Из кросса выбежал — не вышел, а выбежал — Стрельцов, с книжкой в руке, глаза у него лихорадочно блестели, на лице выступили красные пятна.
— Что с тобой, Игорь? — спросил Дягилев.
— Да так, — отмахнулся Стрельцов. — Скуратов опять. — Подсел к столику напротив Дягилева.

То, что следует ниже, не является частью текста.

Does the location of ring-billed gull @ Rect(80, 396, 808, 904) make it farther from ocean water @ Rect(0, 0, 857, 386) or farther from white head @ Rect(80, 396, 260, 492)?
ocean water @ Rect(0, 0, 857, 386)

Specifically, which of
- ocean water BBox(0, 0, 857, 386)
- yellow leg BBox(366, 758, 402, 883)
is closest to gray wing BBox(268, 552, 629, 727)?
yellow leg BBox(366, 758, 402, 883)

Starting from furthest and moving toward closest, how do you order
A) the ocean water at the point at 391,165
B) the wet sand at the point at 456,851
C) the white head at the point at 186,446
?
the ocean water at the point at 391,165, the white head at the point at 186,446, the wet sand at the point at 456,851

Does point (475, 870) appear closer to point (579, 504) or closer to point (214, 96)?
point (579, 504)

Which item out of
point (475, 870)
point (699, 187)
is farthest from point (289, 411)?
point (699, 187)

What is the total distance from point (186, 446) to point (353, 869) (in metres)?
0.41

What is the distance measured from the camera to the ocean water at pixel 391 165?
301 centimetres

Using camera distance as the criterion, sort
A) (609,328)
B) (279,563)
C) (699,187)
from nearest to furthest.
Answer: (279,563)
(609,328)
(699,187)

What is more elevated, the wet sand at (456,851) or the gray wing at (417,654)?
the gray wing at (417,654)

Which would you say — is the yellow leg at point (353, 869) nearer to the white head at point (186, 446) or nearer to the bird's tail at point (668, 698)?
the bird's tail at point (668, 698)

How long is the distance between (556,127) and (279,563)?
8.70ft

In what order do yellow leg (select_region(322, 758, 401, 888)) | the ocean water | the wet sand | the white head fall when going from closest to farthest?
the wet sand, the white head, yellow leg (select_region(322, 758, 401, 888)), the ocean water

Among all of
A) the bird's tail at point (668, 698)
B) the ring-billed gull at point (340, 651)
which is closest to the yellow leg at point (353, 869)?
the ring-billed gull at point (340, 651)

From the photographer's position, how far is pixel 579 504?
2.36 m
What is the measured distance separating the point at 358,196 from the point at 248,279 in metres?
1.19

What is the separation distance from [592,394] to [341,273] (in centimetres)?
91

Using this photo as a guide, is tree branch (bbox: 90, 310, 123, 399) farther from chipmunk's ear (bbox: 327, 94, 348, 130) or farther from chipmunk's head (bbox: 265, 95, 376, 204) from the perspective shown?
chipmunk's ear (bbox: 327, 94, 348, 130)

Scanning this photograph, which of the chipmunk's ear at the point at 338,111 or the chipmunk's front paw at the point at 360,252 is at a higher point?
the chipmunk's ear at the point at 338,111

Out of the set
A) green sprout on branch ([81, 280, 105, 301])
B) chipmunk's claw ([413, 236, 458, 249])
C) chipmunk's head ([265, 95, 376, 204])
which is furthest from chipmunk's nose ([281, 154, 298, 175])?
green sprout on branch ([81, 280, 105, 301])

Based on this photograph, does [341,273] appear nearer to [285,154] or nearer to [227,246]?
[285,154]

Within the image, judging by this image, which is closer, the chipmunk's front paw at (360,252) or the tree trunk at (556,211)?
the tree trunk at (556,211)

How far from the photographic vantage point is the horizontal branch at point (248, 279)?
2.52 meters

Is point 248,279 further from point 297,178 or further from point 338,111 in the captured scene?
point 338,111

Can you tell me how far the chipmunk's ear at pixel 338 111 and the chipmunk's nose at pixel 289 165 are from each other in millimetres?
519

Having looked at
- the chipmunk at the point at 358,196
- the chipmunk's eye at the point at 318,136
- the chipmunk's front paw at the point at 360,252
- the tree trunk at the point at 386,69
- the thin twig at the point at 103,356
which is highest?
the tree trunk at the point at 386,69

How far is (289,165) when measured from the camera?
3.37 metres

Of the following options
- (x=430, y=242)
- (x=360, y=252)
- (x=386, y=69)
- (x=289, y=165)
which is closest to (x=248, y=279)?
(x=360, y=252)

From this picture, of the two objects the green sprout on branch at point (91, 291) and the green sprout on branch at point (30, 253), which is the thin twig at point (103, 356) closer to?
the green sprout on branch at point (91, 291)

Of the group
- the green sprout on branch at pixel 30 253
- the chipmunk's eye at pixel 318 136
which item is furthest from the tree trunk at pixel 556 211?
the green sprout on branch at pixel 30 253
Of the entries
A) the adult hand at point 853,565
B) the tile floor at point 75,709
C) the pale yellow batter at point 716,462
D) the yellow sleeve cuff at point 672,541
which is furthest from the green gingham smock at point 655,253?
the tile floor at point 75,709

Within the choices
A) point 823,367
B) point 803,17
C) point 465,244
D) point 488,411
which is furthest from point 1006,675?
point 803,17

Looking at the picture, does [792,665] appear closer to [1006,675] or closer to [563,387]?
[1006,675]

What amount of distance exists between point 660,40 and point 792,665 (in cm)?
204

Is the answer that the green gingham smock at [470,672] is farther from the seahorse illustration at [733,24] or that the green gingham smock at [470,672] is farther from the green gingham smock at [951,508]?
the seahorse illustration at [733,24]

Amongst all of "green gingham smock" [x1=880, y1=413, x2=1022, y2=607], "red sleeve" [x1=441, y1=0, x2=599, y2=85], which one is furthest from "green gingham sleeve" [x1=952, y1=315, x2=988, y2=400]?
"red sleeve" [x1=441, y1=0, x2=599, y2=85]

— А чего Скуратов! У нас все в порядке, связь
— «Хождение по мукам».
— О, Телегин, Даша! — Дягилев взял книгу, взвесил в руке, сказал мечтательно: — Знаешь, Игорь, у меня иногда появляется желание сесть и написать что-нибудь — про любовь! Показать бы такую любовь… такую любовь! — Дягилев не видел, что творилось с Игорем, который вовсе и не слушал его и почти в кровь кусал губы. — Сказать, о чем я написал бы? Лейтенант Морозов полюбил Веронику. Она тоже полюбила его. Это была настоящая любовь. Когда они смотрели друг на друга, для них не существовало никого на свете, были только они. Только они, двое, понимаешь, Игорь, двое на всем белом свете! Если бы это как следует описать! И он ради Вероники готов на любой подвиг: бороться со зверем, с фашистом, просидеть двадцать лет в заточении, пойти на расстрел!.. Мне, Игорь, думается, все хорошее, героическое люди делают на земле из любви, только из любви… И вот Вероника изменила Морозову. Как это вышло, они и сами не знают. Она ушла от него, и он после долгих мук кончает с собой, бросается с утеса в море…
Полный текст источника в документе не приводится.